*** Document passage ***
Yeah, but it really doesn't have any info in any of the three Golden Hind threads. I looked the other day. 

AFAIK, the Flicka and the Folkboat aren't twin keelers either. Also, headroom is going to be an issue on a lot of boats in that range.


----------



## mkrautha (Jul 11, 2003)

*boats continued*

Good thoughts all. Thanks. We are also considering renting a liveaboard if we can find one. Any thoughts here?


----------



## sailingdog (Mar 19, 2006)

renting a liveaboard is generally not an option. Most owners can't rent their boats out as it would violate their insurance and probably requires some additional paperwork. Most boats that are capable of being liveaboards and possible to use without owning are charterboats...and the cost of chartering a boat for full-time, liveaboard use is prohibitive.... much more than the cost of owning your own boat in most cases...


----------



## cardiacpaul (Jun 20, 2006)

given your requirements and your experience, I'd look around for the old reliable catalina 30 or alberg 30. One can be had in your price range and if you find your dream a little "waning" after a time being, they're relatively easier to sell.


----------



## mkrautha (Jul 11, 2003)

*Boat search continued also Sailing question*

I like Alberg 30s though they are getting pretty old all of them. Still certainly on my shortlist.
Thanks for the tip on the Golden Hinds. They may very well be at the top of my shortlist for a second boat. Currently there aren't many around and they are just slightly out of my price range.

Still I can help but gravitate toward the aleutka and the folkboat which is crazy I realize since both are not even close to ideal liveaboards and the rest of the family would kill me. Nonetheless, I found a restored wooden folkboat with a trailer for with an asking price of 15k and two aleutkas at 7 and 9k respectively (no trailer but easily done on a flat bed b/c they are bilge keels).
The thing for me is ultimately a boat is both a practical and a soulful purchase. I think this is why the folkboat and the aleutka appeal to me. Especially since the folkboat is wood!! They've both got character...

Also, anyone have any thoughts on sailing schools in the bay area-- there are other threads pertaining so don't feel too obligated to answer.

Thanks again for all of the good advice and insights.


----------



## hellosailor (Apr 11, 2006)

With all of the other balls you are juggling, I would hope a wood boat would scare you. Wood is a great material--but it also requires constant high maintenance, or else you sink one night. And if someone didn't do the restoration exactly right, didn't use exactly the right fastenings...you may need to remove and replace thousands of them, while drydocked.

Wife, baby, med school, wood boat...No mortal could juggle all of those without seriously neglecting more than one of them.


----------



## sailingdog (Mar 19, 2006)

I'd second Hellosailor recommendation against wooden boats... even a fiberglass boat, if it has a lot of brightwork, will take a fair amount of maintenance.... a wooden one takes far more... and you'd spend more time maintaining it than sailing it.
*** End of Document passage ***
*** Data ***
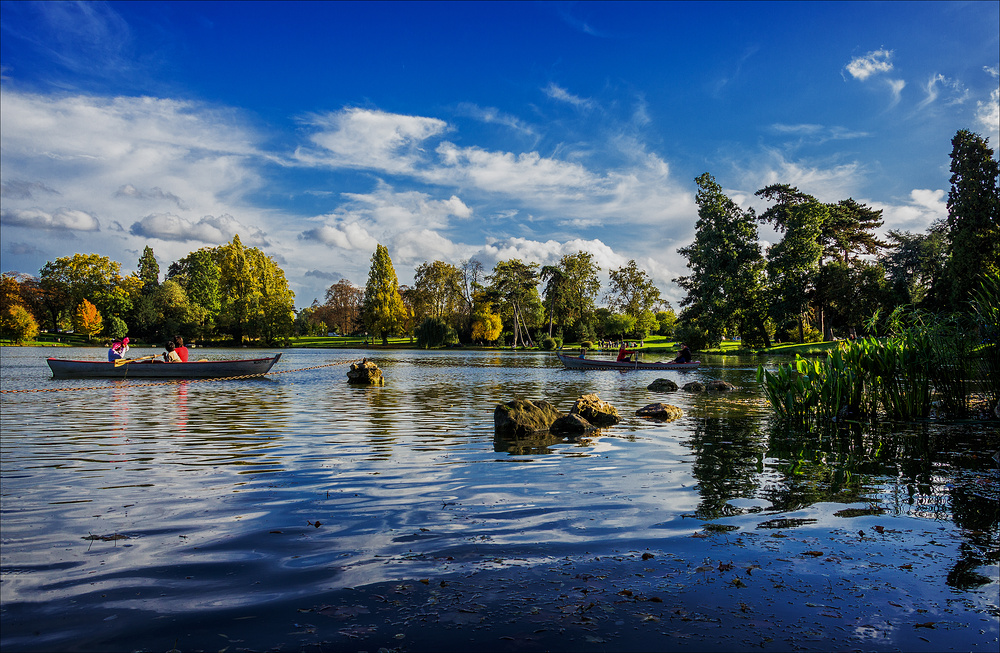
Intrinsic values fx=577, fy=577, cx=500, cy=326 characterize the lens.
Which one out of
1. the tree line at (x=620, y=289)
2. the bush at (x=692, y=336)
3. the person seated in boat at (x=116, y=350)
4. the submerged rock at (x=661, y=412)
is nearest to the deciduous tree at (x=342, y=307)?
the tree line at (x=620, y=289)

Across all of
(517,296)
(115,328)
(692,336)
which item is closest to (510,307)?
(517,296)

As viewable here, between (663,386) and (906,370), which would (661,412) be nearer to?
(906,370)

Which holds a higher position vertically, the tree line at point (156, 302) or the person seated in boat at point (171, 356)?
the tree line at point (156, 302)

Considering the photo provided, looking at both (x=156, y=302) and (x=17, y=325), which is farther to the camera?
(x=156, y=302)

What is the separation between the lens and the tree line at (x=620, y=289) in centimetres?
5416

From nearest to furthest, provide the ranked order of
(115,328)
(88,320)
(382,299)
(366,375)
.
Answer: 1. (366,375)
2. (88,320)
3. (115,328)
4. (382,299)

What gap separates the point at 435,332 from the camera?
84688mm

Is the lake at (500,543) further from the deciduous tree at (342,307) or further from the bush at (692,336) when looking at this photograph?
the deciduous tree at (342,307)

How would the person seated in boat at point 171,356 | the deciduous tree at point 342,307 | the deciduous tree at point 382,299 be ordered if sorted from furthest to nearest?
the deciduous tree at point 342,307
the deciduous tree at point 382,299
the person seated in boat at point 171,356

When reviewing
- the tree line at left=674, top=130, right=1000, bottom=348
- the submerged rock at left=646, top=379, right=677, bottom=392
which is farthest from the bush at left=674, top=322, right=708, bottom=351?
the submerged rock at left=646, top=379, right=677, bottom=392

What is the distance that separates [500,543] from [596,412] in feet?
33.6

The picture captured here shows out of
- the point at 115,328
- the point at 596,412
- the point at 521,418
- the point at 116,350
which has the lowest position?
the point at 596,412

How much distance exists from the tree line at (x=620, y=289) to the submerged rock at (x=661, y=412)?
104 feet

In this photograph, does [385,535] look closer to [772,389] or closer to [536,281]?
[772,389]
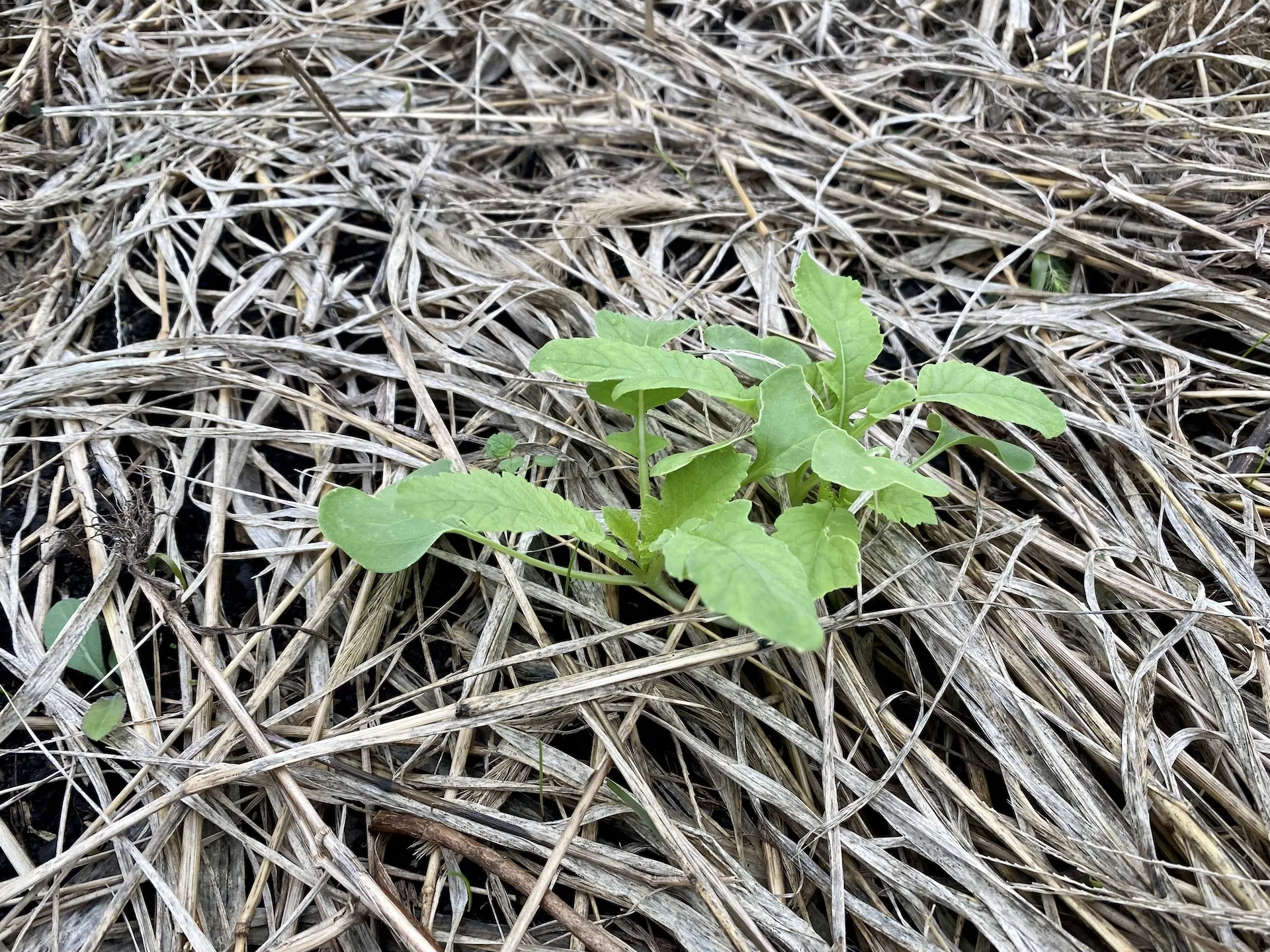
*** End of Data ***
◆ What this task involves ◆
According to sailingdog in the sailing forum thread, why can most owners not rent out their boats? Please answer in one sentence.

◆ Finished task ◆
Renting them out would violate their insurance and probably requires some additional paperwork.